Problem :: With the pictures left out, set down the line containing "Turn Old Cookie" and each line after it to the end of the material, exactly as written.

Data provided ::
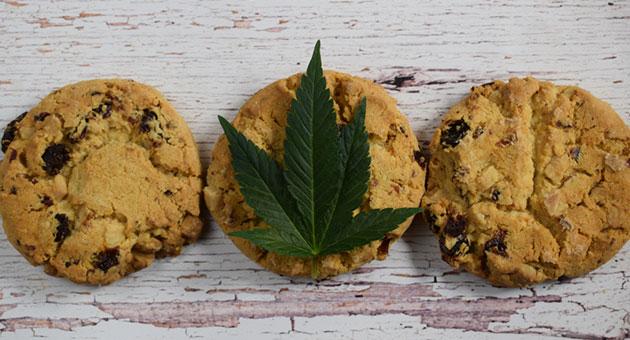 edible-weed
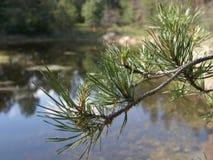 Ramificación del pino Imagen de archivo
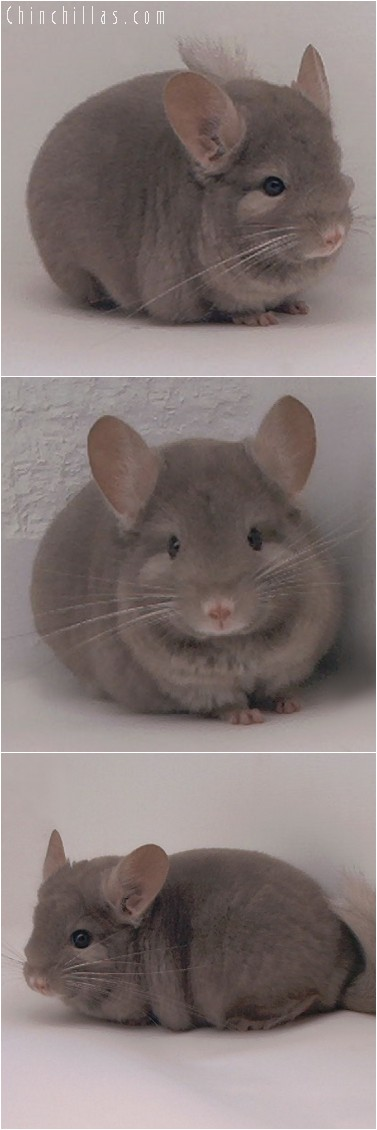 4197 Show Quality Tan Female Chinchilla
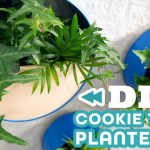 Turn Old Cookie Tins Into Wall Planters – HGTV Handmade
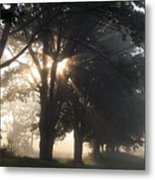Misty Texas Morning Metal Print
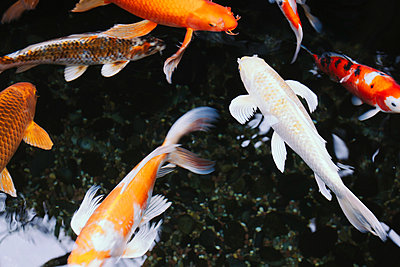 Koi fish in a pond, in Seattle city.  - p1100m876003f by Paul Edmondson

Exercise answer ::
 Turn Old Cookie Tins Into Wall Planters – HGTV Handmade
Misty Texas Morning Metal Print
 Koi fish in a pond, in Seattle city.  - p1100m876003f by Paul Edmondson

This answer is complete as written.